Achilleas Zapranis was born in Drama in 1965. He received his first degree in Mechanical Engineering from the Aristotle University of Thessaloniki in 1989. After serving in the military as a reserve officer, he continued his studies in the United Kingdom. In 1992 he received his MSc in Computer Science, with Distinction, from University College London. His MSc Thesis findings, on equity return forecasting with Neural Networks and conducted for National Westminster Bank (NatWest), were published in the prestigious academic journal Neural Networks and have been a reference point for similar studies ever since.

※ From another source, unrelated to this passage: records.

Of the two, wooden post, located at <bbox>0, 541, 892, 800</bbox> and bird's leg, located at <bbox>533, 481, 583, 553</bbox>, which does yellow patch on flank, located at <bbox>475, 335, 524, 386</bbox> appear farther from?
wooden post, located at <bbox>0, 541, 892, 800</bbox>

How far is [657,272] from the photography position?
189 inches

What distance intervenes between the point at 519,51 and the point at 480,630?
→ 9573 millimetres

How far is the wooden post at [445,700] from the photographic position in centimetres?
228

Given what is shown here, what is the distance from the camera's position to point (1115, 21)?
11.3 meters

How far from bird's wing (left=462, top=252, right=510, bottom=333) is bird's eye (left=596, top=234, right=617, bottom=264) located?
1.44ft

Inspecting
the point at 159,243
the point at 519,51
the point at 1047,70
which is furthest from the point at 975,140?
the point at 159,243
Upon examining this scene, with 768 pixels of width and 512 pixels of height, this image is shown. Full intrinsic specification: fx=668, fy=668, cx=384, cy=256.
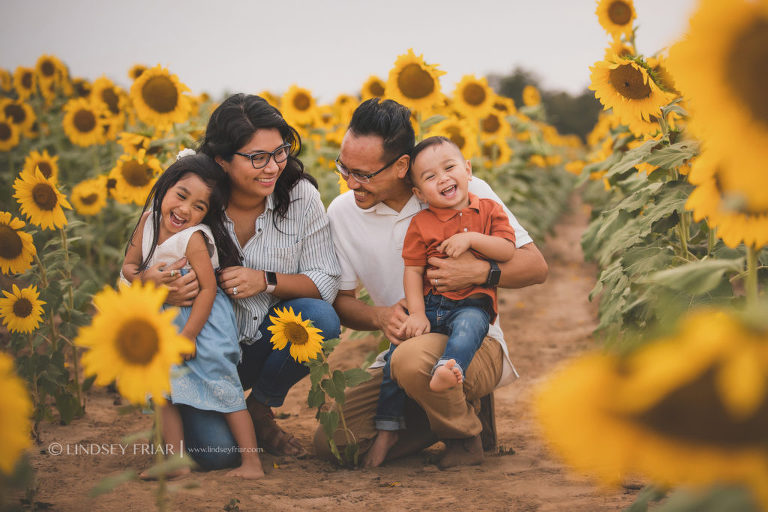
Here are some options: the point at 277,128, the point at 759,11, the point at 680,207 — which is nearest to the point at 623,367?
the point at 759,11

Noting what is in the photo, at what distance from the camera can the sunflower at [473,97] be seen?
5.98 metres

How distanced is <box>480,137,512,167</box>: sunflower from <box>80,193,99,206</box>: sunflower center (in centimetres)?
357

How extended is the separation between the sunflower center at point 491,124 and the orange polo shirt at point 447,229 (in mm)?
3833

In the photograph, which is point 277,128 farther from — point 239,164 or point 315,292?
point 315,292

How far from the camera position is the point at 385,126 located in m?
3.15

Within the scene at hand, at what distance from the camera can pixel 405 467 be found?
10.1ft

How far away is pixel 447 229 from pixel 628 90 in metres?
1.02

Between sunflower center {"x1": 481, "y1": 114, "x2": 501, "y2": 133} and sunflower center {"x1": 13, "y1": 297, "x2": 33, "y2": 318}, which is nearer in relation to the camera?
sunflower center {"x1": 13, "y1": 297, "x2": 33, "y2": 318}

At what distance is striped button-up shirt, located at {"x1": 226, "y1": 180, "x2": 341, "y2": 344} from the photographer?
3.21 m

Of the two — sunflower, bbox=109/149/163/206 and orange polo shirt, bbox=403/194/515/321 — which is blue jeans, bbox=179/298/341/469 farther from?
sunflower, bbox=109/149/163/206

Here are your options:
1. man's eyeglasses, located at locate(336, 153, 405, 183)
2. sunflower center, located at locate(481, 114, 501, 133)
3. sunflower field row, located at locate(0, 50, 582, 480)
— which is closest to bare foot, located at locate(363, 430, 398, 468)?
man's eyeglasses, located at locate(336, 153, 405, 183)

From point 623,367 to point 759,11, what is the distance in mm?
630

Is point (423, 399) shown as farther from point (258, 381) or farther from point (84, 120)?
point (84, 120)

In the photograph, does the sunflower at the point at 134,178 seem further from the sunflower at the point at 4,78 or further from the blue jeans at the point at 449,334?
the sunflower at the point at 4,78
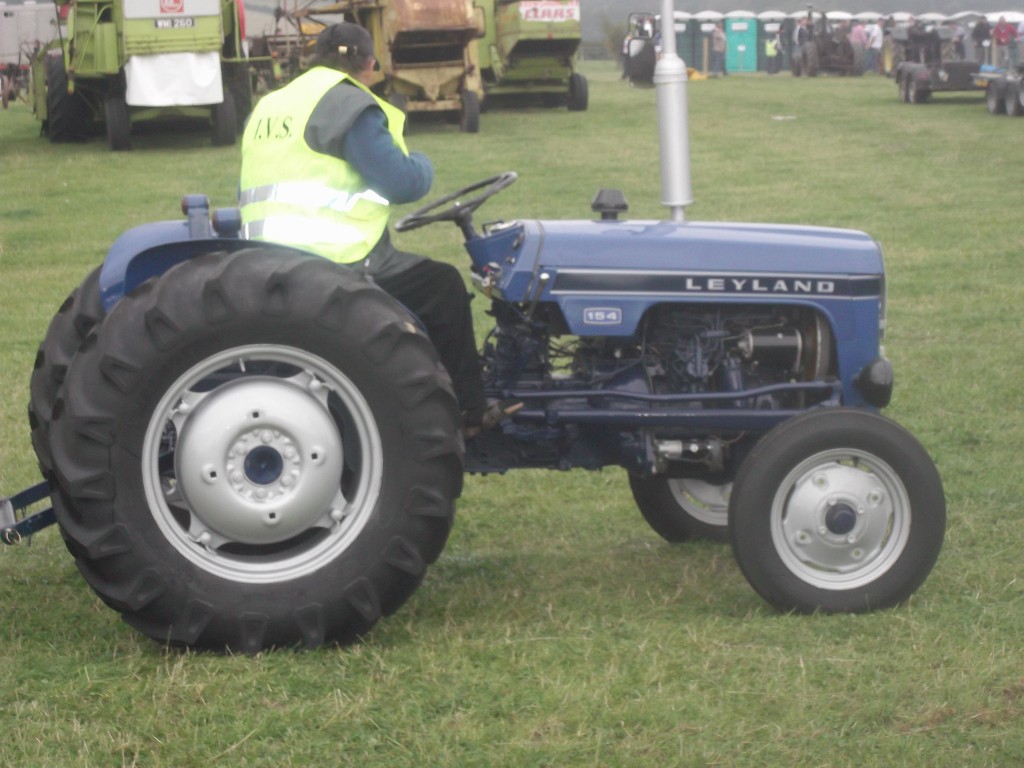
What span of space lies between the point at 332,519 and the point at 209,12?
54.9 ft

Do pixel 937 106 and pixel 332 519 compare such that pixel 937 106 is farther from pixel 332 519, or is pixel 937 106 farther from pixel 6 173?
pixel 332 519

In 1993 he began his doctoral dissertation at London Business School as part of a know-how transfer NCTT program under the auspices of the Department of Trade and Industry, UK. The program provided full financial support to the selected PhDs and postdoctoral candidates involved and was dedicated to researching the applications of Artificial Intelligence in Money and Capital Markets. The corporate members of this program were Barclays-BZW, Citibank International, Mars Group, Postel Investment Management, Sabre Fund Management, and Société Générale. As a PhD candidate he successfully attended and passed all the required courses for the London Business School MSc in Finance.

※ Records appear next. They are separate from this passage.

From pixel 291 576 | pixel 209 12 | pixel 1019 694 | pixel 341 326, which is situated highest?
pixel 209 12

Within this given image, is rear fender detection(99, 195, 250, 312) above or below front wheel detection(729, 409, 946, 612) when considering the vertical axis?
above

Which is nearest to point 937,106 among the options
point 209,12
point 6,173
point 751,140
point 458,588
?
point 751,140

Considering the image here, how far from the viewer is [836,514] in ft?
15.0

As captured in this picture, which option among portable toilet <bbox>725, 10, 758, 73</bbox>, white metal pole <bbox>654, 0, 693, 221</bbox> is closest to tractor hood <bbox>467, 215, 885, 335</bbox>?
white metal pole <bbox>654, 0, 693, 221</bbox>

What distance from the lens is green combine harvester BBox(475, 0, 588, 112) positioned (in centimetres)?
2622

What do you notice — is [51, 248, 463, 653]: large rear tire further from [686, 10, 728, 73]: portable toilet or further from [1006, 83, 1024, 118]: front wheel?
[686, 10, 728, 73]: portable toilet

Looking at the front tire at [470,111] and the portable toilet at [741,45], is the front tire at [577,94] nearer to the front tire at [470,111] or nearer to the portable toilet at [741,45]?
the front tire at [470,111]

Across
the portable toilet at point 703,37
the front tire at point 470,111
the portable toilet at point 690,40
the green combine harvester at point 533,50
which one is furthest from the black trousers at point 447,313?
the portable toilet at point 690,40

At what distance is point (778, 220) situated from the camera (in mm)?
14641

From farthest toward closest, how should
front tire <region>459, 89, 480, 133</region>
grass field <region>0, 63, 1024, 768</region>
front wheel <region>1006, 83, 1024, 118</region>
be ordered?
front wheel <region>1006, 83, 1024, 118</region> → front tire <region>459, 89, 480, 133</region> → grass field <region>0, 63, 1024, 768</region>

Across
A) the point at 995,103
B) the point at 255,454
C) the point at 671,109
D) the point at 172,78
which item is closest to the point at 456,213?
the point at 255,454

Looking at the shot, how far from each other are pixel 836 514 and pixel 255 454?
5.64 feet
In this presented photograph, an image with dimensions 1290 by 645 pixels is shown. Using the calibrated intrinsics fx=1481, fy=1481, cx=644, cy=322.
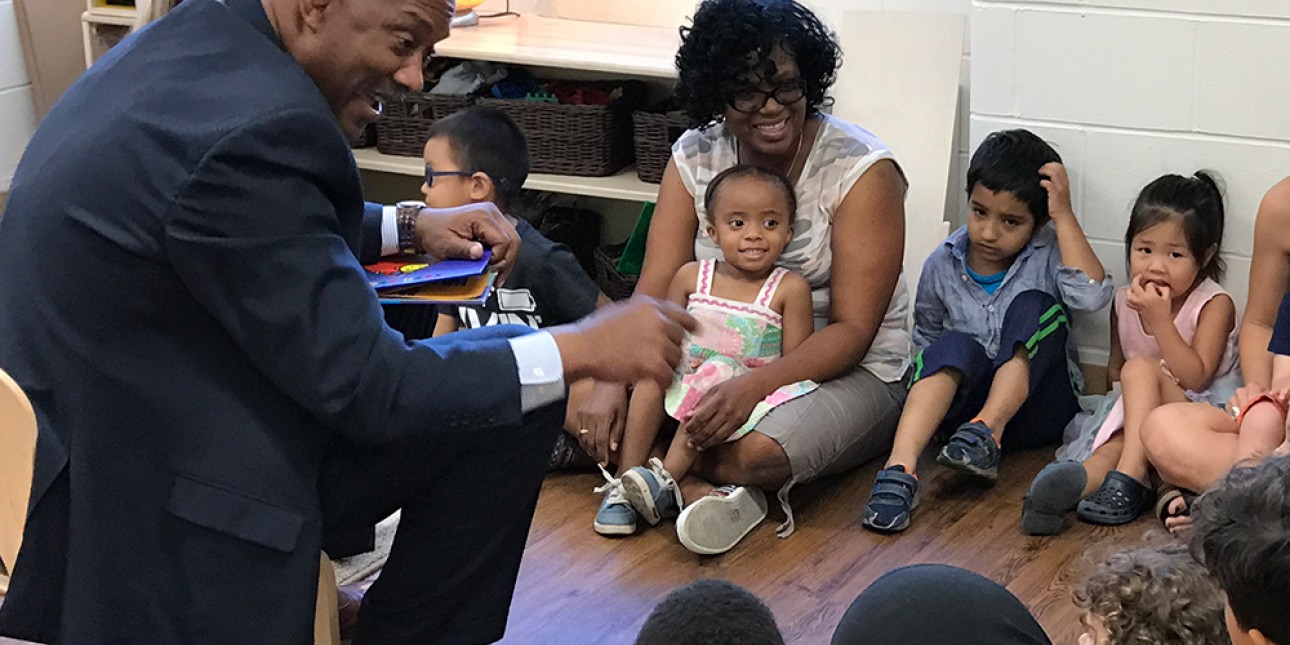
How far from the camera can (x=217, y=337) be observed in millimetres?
1591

His research focused on the identification of neural network models and their practical applications, in particular Tactical Asset Allocation, developed for Postel Investment Management (today known as Hermes Investment Management). After receiving his PhD in Decision Science from London Business School in 1997, with Distinction, the main findings of his research were published in his first monograph published by Springer-Verlag in 1999. Since then, his research interests were steadily focused on Financial Engineering and financial applications of Neural Networks and he has consulted for several financial firms, most notably for the London branch of Dallas based hedge fund, Ackerman Capital Management. In total, four of his monographs were published by Wiley and Springer-Verlag in the subjects of Weather Derivatives, Neural Model Identification, Wavelet Neural Networks, Technical Analysis for Algorithmic Pattern Recognition, and one by Kleidarithmos in the subject of Financial Applications of Neural Networks.

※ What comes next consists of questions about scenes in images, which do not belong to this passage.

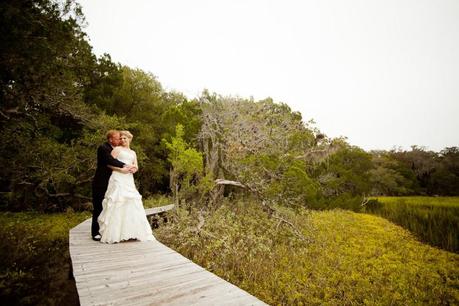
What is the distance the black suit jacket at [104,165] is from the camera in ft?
14.8

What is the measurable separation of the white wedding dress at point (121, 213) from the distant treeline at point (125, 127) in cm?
333

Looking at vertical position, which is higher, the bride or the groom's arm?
the groom's arm

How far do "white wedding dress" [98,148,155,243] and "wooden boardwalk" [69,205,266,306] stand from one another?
439 mm

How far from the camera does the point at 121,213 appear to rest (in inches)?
176

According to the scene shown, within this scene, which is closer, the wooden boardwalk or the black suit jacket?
the wooden boardwalk

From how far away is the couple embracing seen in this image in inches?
175

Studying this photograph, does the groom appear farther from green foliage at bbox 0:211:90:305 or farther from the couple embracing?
green foliage at bbox 0:211:90:305

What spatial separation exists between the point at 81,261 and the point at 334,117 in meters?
31.9

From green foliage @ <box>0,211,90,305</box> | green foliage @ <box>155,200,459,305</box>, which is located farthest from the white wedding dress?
green foliage @ <box>155,200,459,305</box>

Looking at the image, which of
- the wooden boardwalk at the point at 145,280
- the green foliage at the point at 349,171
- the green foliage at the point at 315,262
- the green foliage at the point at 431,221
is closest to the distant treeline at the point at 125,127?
the green foliage at the point at 349,171

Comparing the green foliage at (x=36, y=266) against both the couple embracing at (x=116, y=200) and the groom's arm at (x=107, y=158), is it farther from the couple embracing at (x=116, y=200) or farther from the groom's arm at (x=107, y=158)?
the groom's arm at (x=107, y=158)

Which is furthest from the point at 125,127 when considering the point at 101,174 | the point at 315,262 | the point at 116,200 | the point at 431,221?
the point at 431,221

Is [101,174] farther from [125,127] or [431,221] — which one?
[431,221]

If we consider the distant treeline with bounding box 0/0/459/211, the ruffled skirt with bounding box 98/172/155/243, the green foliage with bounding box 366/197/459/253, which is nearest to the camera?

In 1998 he was elected Lecturer at the University of Macedonia. Since 2014 he is a Professor of Finance and Neural Systems in the Department of Accounting and Finance of the same University, where as a Professor has successfully supervised three doctoral theses. Research papers have appeared in such journals as IEEE Trans on Neural Networks, Neural Networks, Neural Computing & Applications, Neurocomputing, Defence Economics, Journal of Forecasting, Int. Journal of Forecasting, Journal of Int. Financial Markets, etc. His research on financial engineering and neural network design methodology, model identification, and estimation procedures is cited regularly for a number of years - currently over 1,300 citations in Google Scholar.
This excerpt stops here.